▶ Problem details: Report how many lines in the records below contain the string "instances", matching case. Give only the number.

▶ Given records:
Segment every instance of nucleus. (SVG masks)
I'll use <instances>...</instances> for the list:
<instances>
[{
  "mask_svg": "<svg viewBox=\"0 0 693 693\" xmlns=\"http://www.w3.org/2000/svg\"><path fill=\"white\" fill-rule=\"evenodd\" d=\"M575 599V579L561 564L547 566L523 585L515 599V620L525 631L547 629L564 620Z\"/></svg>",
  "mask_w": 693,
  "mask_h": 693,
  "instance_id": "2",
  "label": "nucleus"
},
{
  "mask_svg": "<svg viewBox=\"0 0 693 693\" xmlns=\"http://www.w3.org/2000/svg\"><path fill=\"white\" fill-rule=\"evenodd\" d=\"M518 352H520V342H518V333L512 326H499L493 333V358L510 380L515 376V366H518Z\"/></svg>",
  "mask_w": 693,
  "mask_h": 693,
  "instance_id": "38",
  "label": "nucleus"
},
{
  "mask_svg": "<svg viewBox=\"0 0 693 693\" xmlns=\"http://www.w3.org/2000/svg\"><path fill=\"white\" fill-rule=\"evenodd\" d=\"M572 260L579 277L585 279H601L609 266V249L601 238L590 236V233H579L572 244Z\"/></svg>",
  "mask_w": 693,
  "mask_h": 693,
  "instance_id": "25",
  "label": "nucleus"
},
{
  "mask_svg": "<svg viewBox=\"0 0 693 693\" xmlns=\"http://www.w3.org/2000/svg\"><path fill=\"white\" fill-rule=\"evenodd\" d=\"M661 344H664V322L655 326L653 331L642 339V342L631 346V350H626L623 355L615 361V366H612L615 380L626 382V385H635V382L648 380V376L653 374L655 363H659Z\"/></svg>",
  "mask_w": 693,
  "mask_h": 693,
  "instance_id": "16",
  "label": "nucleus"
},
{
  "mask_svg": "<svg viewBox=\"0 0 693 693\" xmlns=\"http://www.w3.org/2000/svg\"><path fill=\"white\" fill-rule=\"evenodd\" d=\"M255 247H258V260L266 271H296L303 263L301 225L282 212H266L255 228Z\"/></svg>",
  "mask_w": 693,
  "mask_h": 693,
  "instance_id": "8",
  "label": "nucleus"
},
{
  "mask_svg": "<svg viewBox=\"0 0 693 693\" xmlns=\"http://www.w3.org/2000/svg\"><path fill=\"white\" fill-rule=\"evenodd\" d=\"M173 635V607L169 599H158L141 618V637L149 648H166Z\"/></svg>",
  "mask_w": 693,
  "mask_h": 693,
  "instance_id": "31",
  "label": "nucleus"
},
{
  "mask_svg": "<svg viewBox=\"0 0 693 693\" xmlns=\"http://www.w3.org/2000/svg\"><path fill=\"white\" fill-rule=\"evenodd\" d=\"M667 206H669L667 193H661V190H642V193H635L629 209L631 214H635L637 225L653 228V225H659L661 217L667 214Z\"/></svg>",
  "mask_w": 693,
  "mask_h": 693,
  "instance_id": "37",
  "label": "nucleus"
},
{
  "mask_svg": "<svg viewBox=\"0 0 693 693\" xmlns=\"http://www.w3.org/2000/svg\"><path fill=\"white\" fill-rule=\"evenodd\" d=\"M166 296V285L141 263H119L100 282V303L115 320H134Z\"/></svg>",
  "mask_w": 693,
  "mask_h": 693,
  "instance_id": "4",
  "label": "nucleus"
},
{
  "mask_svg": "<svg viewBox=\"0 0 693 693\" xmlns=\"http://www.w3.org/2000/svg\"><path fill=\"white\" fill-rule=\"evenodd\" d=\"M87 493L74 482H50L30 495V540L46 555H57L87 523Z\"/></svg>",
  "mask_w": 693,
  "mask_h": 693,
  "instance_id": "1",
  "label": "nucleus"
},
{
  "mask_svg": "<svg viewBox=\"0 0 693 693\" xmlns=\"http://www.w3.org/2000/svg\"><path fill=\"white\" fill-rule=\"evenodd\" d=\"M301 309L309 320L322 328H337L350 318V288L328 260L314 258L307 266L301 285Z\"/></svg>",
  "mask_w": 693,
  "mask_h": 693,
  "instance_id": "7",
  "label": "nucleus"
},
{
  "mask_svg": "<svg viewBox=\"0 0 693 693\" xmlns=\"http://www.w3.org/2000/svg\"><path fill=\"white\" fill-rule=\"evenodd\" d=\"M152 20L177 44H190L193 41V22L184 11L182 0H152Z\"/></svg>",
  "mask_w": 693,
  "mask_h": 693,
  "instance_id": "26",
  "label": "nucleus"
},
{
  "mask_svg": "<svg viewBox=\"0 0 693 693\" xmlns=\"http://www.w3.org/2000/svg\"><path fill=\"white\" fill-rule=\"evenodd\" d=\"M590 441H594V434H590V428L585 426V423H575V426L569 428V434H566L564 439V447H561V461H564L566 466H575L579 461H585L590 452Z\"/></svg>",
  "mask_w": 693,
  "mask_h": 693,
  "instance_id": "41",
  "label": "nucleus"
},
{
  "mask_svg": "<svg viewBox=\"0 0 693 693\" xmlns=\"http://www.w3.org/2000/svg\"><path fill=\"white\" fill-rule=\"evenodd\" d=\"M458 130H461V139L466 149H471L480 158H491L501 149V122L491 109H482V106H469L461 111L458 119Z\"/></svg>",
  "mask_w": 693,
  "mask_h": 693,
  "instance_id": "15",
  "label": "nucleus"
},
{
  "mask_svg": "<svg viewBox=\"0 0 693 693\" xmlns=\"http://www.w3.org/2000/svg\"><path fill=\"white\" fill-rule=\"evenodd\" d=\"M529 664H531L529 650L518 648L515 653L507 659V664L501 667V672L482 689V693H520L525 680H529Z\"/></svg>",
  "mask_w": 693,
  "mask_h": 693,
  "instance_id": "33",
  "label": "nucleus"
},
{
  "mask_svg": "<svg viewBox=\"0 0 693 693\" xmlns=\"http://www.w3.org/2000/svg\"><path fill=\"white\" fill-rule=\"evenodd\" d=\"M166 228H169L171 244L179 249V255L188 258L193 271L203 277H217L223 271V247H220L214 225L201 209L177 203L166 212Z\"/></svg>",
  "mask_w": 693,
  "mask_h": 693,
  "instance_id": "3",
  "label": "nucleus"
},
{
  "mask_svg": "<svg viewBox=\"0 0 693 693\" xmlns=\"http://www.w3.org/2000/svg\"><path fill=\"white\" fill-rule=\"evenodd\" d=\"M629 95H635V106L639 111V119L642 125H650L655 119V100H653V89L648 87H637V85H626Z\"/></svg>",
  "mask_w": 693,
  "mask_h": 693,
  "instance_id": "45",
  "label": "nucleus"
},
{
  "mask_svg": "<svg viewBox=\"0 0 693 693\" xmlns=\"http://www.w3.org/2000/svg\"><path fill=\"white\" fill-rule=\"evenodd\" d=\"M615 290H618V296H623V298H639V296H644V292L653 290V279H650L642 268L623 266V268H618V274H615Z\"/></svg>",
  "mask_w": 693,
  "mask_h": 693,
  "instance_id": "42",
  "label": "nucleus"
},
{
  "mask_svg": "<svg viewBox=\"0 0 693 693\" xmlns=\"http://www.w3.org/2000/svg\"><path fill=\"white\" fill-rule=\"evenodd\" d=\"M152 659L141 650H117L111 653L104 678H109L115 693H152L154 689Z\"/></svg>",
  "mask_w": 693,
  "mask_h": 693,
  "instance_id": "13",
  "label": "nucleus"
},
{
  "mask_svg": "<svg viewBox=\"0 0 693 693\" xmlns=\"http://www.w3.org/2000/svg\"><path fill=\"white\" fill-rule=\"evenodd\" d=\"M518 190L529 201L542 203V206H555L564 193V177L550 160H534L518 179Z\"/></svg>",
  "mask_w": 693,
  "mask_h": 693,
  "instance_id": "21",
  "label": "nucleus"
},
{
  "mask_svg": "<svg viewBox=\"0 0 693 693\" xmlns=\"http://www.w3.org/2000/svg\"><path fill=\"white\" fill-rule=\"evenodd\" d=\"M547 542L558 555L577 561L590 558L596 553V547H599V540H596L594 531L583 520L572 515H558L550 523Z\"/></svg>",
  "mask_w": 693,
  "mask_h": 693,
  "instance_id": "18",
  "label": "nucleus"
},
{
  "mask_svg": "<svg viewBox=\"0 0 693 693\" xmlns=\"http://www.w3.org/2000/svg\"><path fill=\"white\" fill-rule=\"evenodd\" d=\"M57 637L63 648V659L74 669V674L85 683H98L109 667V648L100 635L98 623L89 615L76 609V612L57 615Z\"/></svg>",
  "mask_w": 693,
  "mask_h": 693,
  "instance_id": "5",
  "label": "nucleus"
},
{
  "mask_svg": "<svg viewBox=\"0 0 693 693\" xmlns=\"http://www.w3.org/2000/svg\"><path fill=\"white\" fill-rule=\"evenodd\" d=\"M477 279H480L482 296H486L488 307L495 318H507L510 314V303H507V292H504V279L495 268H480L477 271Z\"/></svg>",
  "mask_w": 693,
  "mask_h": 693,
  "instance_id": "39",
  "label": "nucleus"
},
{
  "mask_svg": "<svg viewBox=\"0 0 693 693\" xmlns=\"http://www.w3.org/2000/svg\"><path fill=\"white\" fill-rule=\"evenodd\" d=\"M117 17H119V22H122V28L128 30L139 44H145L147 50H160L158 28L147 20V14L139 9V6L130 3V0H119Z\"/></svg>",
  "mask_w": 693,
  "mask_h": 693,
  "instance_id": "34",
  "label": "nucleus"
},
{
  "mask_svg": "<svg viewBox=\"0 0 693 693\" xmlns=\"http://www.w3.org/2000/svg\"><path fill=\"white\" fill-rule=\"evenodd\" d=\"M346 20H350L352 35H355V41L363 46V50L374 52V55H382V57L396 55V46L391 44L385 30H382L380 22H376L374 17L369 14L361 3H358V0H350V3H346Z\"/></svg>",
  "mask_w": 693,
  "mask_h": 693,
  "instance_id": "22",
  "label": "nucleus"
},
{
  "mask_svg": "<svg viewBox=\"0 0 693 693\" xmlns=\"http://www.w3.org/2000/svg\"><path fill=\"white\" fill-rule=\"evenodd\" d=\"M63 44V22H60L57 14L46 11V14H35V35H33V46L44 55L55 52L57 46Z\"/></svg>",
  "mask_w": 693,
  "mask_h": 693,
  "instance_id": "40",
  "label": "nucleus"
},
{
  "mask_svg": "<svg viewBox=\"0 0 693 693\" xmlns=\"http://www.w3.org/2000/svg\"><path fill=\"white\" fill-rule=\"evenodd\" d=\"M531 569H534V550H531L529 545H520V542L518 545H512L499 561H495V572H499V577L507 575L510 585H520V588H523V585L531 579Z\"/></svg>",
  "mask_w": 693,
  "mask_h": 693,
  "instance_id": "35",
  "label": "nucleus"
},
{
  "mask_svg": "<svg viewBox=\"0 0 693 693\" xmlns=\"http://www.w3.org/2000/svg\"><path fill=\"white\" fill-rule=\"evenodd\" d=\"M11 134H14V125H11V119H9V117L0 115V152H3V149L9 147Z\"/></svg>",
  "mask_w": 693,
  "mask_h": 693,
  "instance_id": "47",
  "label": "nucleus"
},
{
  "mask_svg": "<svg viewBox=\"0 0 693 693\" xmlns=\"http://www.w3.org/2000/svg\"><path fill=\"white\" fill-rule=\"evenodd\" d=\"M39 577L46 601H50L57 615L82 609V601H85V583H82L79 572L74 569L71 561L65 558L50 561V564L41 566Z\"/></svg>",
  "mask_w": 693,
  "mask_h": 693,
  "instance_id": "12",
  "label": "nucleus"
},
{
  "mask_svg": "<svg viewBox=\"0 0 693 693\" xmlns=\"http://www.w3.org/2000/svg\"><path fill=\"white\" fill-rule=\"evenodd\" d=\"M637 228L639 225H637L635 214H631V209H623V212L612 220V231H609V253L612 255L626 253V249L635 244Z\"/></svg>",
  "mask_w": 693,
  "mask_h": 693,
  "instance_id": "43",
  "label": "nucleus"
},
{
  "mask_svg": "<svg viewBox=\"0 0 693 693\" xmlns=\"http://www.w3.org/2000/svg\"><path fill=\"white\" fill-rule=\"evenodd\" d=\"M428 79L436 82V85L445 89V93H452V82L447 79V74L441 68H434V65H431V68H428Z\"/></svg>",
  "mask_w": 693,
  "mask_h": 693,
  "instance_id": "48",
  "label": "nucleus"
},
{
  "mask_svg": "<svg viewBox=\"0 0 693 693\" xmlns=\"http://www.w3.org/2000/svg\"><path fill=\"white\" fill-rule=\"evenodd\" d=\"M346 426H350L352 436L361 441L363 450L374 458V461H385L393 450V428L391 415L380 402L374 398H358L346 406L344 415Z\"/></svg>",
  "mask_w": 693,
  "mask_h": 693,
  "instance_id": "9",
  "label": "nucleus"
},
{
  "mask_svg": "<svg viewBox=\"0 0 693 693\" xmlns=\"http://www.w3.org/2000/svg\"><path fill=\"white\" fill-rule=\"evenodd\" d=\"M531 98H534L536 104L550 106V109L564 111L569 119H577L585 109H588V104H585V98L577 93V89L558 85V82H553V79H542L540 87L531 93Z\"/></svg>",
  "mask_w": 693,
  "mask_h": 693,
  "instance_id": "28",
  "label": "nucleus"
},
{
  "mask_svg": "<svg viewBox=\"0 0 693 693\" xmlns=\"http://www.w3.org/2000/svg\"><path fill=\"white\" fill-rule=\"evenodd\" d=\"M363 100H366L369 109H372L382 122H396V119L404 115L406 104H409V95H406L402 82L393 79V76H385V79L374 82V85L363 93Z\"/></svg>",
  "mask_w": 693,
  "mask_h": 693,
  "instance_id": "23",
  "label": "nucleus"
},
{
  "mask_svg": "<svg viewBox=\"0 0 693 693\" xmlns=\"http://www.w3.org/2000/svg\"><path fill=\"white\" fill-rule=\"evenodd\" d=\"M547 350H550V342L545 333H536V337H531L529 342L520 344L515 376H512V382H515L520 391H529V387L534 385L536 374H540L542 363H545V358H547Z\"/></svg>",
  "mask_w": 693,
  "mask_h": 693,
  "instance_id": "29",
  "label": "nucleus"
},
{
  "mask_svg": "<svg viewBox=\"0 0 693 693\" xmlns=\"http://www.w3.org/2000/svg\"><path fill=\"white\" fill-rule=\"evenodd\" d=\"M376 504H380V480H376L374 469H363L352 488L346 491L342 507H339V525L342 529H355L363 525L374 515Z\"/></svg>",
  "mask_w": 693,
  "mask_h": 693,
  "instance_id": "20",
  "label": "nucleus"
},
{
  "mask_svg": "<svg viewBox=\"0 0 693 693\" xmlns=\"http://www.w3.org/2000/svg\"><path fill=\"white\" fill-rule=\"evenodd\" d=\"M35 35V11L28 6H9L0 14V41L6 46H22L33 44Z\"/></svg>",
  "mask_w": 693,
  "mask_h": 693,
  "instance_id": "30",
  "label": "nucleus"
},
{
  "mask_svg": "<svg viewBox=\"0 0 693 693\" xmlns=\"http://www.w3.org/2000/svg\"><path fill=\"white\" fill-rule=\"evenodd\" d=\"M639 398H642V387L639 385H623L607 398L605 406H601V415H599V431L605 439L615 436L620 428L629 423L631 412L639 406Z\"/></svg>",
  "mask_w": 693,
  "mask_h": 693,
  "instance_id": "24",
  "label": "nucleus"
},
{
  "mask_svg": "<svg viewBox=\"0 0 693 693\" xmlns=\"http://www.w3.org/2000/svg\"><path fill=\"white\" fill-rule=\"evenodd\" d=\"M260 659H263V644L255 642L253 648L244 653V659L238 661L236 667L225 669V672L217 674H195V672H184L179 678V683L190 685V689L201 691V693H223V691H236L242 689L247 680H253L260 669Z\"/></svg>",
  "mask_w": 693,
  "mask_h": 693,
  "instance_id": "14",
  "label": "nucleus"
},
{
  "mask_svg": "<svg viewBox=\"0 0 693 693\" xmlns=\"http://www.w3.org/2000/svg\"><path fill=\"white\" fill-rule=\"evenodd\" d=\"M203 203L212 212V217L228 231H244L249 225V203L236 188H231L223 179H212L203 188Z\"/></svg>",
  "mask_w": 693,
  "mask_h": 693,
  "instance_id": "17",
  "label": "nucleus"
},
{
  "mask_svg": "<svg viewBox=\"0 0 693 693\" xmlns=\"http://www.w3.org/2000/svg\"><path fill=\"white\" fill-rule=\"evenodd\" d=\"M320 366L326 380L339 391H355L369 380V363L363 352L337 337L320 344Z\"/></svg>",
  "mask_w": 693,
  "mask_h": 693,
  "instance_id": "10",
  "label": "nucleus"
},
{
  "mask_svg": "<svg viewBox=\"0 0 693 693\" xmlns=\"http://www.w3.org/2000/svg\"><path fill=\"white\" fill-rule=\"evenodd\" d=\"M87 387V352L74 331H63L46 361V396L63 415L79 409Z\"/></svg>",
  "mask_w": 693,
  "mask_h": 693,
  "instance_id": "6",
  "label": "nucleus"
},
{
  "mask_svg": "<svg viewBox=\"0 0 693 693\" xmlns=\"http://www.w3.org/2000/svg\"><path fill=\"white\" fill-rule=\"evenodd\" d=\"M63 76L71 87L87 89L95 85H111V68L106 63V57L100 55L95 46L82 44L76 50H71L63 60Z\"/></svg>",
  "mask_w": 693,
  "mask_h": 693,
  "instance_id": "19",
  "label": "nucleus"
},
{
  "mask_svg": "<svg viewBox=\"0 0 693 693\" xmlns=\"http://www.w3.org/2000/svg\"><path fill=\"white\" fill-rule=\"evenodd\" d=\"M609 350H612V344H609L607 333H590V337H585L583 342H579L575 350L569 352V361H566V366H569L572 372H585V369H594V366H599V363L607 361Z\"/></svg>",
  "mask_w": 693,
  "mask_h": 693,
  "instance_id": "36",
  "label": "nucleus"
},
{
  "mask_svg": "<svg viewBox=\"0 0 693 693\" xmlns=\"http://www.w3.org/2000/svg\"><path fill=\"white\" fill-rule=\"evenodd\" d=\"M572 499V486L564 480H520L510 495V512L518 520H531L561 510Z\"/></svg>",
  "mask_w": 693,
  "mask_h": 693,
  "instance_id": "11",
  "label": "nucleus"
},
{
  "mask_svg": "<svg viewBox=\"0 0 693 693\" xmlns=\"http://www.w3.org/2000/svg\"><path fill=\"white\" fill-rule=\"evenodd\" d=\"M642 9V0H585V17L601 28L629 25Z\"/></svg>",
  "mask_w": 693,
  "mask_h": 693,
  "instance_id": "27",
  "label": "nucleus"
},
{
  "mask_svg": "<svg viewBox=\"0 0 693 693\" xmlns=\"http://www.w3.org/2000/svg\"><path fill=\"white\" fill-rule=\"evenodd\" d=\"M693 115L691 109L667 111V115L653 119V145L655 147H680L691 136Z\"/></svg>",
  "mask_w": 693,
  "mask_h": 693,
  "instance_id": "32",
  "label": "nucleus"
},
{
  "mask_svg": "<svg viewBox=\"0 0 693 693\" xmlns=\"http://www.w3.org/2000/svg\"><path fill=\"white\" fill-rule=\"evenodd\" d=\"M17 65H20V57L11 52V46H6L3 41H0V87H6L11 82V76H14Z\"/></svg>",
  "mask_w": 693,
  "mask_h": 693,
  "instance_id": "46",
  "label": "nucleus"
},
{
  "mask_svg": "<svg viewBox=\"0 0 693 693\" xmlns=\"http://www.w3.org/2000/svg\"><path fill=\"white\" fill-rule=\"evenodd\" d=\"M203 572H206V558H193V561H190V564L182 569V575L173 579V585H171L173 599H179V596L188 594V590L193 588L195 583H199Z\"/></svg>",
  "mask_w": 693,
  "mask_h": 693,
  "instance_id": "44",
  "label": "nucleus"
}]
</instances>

▶ Task solution: 3